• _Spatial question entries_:
------------

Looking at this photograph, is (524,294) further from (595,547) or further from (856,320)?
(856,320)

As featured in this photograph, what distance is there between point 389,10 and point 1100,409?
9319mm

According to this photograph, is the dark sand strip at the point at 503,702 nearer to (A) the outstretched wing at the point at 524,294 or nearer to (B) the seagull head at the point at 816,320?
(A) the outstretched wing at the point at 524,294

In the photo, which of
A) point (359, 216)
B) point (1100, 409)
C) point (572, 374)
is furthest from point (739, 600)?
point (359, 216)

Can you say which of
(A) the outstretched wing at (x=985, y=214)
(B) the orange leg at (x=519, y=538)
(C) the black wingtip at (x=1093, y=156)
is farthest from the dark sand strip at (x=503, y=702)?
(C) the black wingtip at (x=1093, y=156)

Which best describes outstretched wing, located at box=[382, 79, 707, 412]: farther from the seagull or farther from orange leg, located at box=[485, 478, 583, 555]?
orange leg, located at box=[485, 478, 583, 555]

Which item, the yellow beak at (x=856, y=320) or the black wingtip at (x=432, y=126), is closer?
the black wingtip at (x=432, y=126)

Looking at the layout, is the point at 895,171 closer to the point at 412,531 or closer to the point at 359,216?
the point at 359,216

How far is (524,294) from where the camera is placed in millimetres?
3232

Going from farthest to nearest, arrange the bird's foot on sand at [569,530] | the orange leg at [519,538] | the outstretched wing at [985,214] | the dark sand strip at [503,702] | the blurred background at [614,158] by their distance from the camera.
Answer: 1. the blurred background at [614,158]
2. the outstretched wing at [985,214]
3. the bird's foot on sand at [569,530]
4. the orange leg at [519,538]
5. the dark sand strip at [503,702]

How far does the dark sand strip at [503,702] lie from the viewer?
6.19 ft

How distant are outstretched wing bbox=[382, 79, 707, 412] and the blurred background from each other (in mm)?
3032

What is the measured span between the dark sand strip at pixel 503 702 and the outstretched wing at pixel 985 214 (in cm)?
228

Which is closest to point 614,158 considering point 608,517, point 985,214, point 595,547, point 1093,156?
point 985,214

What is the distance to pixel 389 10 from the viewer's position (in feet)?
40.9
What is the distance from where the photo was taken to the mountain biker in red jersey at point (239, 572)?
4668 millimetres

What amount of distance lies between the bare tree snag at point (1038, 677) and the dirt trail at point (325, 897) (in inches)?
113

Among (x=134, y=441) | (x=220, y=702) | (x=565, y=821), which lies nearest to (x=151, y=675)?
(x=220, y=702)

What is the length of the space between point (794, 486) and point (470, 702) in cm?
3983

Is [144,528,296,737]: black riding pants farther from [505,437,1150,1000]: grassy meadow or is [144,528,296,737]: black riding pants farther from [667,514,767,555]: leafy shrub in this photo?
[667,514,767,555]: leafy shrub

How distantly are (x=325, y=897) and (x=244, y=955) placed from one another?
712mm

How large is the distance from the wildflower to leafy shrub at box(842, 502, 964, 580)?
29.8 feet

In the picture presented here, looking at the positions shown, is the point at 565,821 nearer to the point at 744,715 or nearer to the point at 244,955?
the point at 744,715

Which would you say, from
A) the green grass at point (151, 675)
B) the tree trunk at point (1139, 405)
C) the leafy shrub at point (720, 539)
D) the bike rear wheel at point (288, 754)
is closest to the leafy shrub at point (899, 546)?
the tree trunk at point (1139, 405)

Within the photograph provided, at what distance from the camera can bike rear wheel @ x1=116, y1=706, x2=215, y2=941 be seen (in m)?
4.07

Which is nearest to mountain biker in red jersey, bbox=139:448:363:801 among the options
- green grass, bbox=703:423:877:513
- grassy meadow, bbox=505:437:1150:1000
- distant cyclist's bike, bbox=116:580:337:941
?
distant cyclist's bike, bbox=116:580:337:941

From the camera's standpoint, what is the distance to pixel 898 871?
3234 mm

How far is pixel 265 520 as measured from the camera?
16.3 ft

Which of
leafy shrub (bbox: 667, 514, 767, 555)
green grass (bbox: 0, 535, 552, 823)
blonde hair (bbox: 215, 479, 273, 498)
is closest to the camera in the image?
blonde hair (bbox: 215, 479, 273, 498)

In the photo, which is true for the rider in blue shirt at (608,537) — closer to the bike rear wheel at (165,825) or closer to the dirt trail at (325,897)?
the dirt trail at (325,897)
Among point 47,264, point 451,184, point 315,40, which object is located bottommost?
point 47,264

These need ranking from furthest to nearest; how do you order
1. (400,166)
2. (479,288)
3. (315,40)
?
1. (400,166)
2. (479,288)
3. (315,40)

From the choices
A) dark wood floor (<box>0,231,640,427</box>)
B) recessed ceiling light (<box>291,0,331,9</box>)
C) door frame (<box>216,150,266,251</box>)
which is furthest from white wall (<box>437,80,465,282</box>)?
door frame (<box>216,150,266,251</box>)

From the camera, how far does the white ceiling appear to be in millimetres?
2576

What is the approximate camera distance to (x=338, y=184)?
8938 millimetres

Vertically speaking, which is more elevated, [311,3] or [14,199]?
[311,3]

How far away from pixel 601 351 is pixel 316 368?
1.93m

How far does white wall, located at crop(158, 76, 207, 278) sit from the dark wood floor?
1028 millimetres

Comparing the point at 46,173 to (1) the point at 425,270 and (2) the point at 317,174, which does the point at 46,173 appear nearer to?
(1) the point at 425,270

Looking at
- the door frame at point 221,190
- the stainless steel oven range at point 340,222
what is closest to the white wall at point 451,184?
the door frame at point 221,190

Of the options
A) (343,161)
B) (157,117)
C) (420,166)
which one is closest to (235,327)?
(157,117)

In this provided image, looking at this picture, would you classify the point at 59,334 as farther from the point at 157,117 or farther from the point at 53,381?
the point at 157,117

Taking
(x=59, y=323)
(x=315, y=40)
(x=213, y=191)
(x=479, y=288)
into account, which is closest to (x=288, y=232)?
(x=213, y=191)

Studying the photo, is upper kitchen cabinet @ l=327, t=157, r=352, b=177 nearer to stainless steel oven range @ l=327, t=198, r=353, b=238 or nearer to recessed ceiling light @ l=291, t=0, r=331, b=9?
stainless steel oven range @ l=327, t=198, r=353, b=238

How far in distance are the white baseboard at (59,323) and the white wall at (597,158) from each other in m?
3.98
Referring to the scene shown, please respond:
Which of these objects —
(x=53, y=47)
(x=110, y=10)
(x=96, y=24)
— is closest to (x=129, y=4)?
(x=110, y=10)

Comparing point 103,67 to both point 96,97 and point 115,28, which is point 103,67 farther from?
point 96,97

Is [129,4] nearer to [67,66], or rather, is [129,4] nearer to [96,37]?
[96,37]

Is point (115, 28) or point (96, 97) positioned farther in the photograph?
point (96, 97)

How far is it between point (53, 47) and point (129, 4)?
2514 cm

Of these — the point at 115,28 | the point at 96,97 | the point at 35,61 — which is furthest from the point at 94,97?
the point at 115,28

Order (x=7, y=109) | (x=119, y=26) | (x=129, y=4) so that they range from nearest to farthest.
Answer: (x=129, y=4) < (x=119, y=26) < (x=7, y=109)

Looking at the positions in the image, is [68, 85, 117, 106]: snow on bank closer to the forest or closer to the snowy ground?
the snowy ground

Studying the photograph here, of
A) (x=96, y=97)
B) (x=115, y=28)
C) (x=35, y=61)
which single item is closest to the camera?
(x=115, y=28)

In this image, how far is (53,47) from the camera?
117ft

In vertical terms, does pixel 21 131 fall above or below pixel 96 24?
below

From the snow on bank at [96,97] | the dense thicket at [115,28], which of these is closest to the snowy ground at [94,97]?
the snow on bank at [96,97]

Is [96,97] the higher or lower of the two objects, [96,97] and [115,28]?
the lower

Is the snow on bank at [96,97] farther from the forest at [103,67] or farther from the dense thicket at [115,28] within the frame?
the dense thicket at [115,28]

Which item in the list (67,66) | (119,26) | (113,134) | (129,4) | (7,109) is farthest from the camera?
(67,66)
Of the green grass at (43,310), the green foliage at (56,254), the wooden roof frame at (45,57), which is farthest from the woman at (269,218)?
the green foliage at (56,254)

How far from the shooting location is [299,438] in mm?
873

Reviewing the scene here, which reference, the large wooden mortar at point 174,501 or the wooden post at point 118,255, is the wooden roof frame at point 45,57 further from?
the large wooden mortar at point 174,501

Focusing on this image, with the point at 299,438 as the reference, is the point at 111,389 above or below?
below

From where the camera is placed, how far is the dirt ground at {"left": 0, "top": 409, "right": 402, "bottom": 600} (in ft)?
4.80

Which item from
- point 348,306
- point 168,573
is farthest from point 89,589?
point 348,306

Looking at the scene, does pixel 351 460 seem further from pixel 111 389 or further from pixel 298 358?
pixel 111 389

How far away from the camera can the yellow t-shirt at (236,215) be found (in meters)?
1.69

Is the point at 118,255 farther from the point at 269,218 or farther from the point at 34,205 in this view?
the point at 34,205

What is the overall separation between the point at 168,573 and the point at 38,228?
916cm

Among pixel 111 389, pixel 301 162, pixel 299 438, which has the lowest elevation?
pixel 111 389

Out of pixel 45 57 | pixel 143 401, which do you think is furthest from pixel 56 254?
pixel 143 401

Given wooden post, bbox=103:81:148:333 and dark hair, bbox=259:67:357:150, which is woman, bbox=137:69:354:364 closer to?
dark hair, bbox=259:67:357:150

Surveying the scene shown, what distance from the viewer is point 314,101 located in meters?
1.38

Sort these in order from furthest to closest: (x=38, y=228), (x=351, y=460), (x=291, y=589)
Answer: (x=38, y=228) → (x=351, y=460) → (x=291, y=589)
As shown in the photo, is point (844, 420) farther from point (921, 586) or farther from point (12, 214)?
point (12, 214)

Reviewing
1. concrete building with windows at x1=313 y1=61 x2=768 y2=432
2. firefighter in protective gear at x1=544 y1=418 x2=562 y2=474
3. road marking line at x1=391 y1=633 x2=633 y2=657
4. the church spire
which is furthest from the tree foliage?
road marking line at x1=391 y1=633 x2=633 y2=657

------------

• _Short task_:
Print exactly the lines above, starting at the line that contains "Is the point at 118,255" and ending with the last line of the records, both included.

• _Worked answer_:
Is the point at 118,255 farther from the point at 269,218 or farther from the point at 34,205 in this view?
the point at 34,205

What is the overall separation between the point at 168,573 and the point at 38,228?
916cm

Among pixel 111 389, pixel 301 162, pixel 299 438, which has the lowest elevation?
pixel 111 389

Out of pixel 45 57 | pixel 143 401, which do you think is furthest from pixel 56 254?
pixel 143 401

Given wooden post, bbox=103:81:148:333 and dark hair, bbox=259:67:357:150, which is woman, bbox=137:69:354:364 closer to?
dark hair, bbox=259:67:357:150

Surveying the scene shown, what distance from the viewer is point 314,101 located in meters?
1.38

Sort these in order from furthest to closest: (x=38, y=228), (x=351, y=460), (x=291, y=589)
Answer: (x=38, y=228) → (x=351, y=460) → (x=291, y=589)
As shown in the photo, is point (844, 420) farther from point (921, 586) or farther from point (12, 214)?
point (12, 214)

Reviewing
1. concrete building with windows at x1=313 y1=61 x2=768 y2=432
2. firefighter in protective gear at x1=544 y1=418 x2=562 y2=474
3. road marking line at x1=391 y1=633 x2=633 y2=657
4. the church spire
which is furthest from the tree foliage?
road marking line at x1=391 y1=633 x2=633 y2=657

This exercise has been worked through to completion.